Dalam Islam, kita mengenal konsep akidah, syariat dan akhlaq ketiga elemen ini adalah sebuah kesepaduan tak terpisahkan, semuanya saling tertaut dan menautkan. Jika menginsyafi tiga dasar ini, sesungguhnya Islam sedang menawarkan sebuah konsepsi kehidupan holistik kepada seluruh manusia.

Dalam sisi akidah, aqidah mempunyai makna “ikatan”, ikatan yang sangat kuat, ikatan yang secara fitrah mengikat setiap manusia. Ikatan apa?

Yaitu ikatan manusia dengan Tuhannya. Karena setiap manusia secara absolut pernah bersaksi bahwa Allah sebagai Rabb.

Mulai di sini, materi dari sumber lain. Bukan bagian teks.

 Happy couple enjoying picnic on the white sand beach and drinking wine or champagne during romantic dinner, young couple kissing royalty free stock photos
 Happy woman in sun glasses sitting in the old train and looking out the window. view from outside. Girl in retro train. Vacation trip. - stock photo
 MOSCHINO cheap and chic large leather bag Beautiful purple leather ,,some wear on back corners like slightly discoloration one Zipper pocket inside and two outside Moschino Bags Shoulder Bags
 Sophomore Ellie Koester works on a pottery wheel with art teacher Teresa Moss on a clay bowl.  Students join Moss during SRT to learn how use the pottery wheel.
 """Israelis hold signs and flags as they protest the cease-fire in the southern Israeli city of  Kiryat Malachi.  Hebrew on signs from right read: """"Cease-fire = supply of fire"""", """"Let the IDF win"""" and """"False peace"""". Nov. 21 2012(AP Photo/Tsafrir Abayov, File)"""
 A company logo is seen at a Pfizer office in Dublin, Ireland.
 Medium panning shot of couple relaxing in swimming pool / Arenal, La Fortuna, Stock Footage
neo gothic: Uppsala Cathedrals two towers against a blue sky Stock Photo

Menelaah lebih dalam mengenai aqidah, hal ini menyasar bagian sangat mendalam yaitu hati (qalb) dan perasaan jiwa (nafs) yang sangat kuat yaitu keyakinan (yaqin).

Untuk menegakkan akidah dalam hati (qalb) dan menguatkan keyakinan dalam jiwa (nafs) cukup sederhana, yaitu mengakui secara jujur dalam hati yang tulus bahwa kita manusia terlahir secara fitrah (suci/bersih).

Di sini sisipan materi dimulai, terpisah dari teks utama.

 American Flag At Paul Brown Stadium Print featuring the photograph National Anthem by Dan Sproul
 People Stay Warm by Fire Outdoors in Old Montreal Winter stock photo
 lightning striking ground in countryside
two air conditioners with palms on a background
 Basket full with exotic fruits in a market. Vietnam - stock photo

Fitrah yang seperti apa? Yaitu kebersihan ruh dan jasad karena kita pernah mengakui pengakuan agung bahwa Allah sebagai Rabb (Q.S. al-‘Araf: 172) kejadian ini disebut dengan mitsaq.

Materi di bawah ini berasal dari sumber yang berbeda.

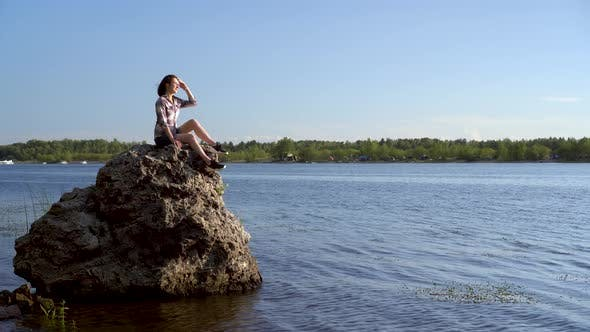 Thumbnail for A Young Woman Sits on a Stone By the River and Admires Nature. Girl in Nature.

Setelah bersaksi Allah sebagai Rabb, maka ketika manusia terlahir di dunia kemudian beranjak ‘aqil baligh persaksian selanjutnya adalah bersaksi bahwa Allah sebagai ilah (sesembahan) dan tiada yang patut disembah kecuali Dia (Allah) serta mendeklarasikan diri bahwa Nabi Muhammad utusan Allah dengan bersyahadat dan ini sekaligus sebagai identitas diri pembeda antara Muslim dengan manusia umum lainnya.

Syahadat diartikan sebagai persaksian, persaksian yang bagaimana?, apakah bersaksi dengan mata (‘ayn) secara lahir?, tentunya bukan, melainkan mata batin (‘aynul yaqin). Mata batin inilah yang menjadi pandangan utama dalam kehidupan seorang muslim untuk menempuh jalan keselamatan dunia dan akhirat.

Dengan memenuhi syahadat yang diuraikan di atas, maka idealnya dalam Islam, para ulama bahkan mengartikan syahadat sebagai suatu amalan hati dan tubuh, jiwa dan raga, yang tanpa keduanya maka syahadatnya tidak sah.

Maka mengucapkan syahadat tidak bisa main main harus dengan penuh kesadaran, ketulusan, keikhlasan, dan dengan pemahaman serta pengetahuan yang benar. Sebab, sekali mengatakan Tiada Tuhan selain Allah, dan Muhammad adalah Rasulullah maka ia terikat dengan rukun rukun setelahnya, yaitu shalat, puasa, zakat, haji dan ini semuanya adalah syariat yang paling utama bagi seorang muslim.

Dalam sisi syariat, jika menelaah arti dari syariat dapat diterjemahkan bebas dengan kata “jalan”. Jalan sini adalah setelah kita dihidangkan oleh Islam dengan konsep aqidah, maka selanjutnya Islam menawarkan sebuah jalan tuntunan yang adil (‘adl), seimbang serta proporsional dalam menjalani kehidupan yaitu dengan syariat.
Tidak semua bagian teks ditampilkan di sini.